In fact, Matt has some real weird lines all throughout; little conversational bombs that only someone on this side of the twentieth century would notice. What kind of doctor walks around saying things like, “[the desert ] serine, quite…yet strangely evil. As if hiding its secrets from Man.” Or “Freaks of any kind give me the willies”? How’d you get through med school, again? Times like this, there’s nothing to do but shake hands with the dominant culture of the 1950s and remember why it constantly pissed me off so much, back when I Was a Teenage Movie Critic.

On the whole, Tarantula’s a perfectly serviceable giant monster movie, held back by its visible seams. It’s like those bolts on the monster’s head at the beginning of Bride of Frankenstein: I can see where they stitched Them! onto the old subtext of a Universal Monster movie, with all the tragic hubris and mad ambition that implies. If they’d just let its hair grow out a little bit, the bolts would be hidden and the whole package could be perfect. As is, Dr. Pretorius can still show this monster off to its repentant creator…but he’ll have to kidnap someone in order to force its creator to make it a mate.
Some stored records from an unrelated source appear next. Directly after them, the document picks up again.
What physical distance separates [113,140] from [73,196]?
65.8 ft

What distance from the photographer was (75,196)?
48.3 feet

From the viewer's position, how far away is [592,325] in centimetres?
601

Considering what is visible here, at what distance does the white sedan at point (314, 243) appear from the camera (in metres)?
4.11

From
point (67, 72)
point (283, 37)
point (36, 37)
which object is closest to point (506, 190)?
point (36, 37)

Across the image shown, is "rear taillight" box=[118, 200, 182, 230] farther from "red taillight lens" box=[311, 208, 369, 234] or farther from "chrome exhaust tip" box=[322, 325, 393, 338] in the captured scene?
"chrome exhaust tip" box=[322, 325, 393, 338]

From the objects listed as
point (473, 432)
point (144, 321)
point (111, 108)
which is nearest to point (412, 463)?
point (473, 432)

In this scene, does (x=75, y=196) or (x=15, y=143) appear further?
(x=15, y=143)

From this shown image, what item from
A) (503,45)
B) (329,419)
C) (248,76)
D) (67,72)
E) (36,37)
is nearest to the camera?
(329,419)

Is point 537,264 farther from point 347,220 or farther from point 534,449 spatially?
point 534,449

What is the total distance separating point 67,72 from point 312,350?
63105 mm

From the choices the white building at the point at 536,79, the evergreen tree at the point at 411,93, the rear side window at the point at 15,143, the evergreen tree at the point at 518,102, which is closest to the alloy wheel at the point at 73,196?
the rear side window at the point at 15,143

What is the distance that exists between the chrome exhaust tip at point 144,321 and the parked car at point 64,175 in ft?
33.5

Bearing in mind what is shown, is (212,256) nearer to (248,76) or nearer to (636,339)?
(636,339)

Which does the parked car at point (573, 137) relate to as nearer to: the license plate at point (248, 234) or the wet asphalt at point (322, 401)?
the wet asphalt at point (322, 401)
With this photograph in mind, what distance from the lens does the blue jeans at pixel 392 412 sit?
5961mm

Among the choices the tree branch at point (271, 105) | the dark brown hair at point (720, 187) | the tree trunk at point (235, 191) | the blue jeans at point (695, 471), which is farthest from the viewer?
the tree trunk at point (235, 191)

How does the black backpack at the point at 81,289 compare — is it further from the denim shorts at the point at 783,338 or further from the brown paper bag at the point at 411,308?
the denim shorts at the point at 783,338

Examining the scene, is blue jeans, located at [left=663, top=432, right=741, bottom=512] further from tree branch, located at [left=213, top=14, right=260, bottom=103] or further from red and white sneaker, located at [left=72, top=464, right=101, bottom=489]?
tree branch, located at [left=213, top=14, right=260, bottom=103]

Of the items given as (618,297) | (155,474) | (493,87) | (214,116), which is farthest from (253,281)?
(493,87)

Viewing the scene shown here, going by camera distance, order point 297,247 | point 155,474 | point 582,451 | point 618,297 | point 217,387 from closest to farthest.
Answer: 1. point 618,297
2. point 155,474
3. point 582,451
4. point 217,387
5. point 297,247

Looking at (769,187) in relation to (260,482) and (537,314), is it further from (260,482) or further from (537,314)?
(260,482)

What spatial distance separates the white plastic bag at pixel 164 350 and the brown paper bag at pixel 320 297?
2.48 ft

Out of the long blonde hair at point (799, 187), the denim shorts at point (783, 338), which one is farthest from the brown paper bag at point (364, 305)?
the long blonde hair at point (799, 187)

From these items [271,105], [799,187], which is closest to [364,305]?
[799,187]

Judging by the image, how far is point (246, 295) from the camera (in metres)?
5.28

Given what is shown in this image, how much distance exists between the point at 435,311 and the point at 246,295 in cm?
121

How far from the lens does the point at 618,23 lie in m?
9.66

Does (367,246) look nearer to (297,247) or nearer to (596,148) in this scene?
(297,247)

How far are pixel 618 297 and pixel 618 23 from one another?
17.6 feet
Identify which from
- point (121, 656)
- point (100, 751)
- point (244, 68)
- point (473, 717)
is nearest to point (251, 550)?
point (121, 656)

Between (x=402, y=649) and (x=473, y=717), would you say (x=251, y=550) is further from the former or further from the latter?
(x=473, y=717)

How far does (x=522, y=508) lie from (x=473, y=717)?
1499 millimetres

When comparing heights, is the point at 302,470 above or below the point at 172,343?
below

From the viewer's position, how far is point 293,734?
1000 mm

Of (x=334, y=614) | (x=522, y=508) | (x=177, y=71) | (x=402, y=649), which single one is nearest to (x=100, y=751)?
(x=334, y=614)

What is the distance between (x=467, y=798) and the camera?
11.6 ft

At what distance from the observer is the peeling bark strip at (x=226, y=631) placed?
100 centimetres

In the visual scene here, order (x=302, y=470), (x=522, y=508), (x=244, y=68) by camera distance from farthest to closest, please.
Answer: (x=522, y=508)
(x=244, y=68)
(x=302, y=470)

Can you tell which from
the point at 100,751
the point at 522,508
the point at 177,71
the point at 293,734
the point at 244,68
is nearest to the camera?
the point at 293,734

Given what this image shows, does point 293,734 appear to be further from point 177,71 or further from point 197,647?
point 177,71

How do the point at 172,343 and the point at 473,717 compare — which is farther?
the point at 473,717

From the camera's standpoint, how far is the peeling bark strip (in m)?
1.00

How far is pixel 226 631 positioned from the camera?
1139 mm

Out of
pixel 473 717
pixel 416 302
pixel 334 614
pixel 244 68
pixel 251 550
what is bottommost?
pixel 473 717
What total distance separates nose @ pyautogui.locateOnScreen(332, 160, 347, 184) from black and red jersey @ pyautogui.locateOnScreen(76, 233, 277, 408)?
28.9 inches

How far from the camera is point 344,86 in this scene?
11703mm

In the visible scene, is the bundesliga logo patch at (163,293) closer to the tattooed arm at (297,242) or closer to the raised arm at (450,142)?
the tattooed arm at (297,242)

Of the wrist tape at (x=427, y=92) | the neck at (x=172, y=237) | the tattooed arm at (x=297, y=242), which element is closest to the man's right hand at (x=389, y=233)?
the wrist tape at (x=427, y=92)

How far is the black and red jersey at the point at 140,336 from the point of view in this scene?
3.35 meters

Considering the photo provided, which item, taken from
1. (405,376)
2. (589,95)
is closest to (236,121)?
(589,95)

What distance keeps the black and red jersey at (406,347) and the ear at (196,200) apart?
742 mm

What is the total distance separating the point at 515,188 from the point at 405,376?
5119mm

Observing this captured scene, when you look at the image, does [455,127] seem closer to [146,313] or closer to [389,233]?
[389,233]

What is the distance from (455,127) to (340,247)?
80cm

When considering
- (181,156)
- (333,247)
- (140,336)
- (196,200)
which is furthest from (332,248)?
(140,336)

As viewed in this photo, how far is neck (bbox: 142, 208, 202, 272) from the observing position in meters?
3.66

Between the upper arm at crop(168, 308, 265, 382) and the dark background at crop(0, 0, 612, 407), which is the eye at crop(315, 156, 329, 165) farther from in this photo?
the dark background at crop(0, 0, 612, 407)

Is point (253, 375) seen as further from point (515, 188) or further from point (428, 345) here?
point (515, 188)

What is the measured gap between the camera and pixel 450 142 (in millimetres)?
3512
Yeah, time to dynamite that metaphor before it reaches town and starts eating people. Tarantula‘s fun enough for what it is, it’s just a shameless Them! rip-off. As shameless Them! rip-offs go, you could do far worse. (I’m look at you, Empire of the Ants.) Or you could just watch Them! and save yourself the trouble.

GGHalf-G

One thought on “Tarantula (1955)”

  1. This was the 1950s movie that did it for me. I didn’t care much for Them!. The ants were hokie. The seams? I never noticed. The special effects here are very good. I mean, really good….as far as those old movies go. And I like all the stupid dialogue. If I want to see perfect this and perfect that I’d wait for the next upcoming technology in movies. Fact is, I lust for the old movies because they are what they are. I don’t want them to be any different. But I repeat: The spider looks damned good.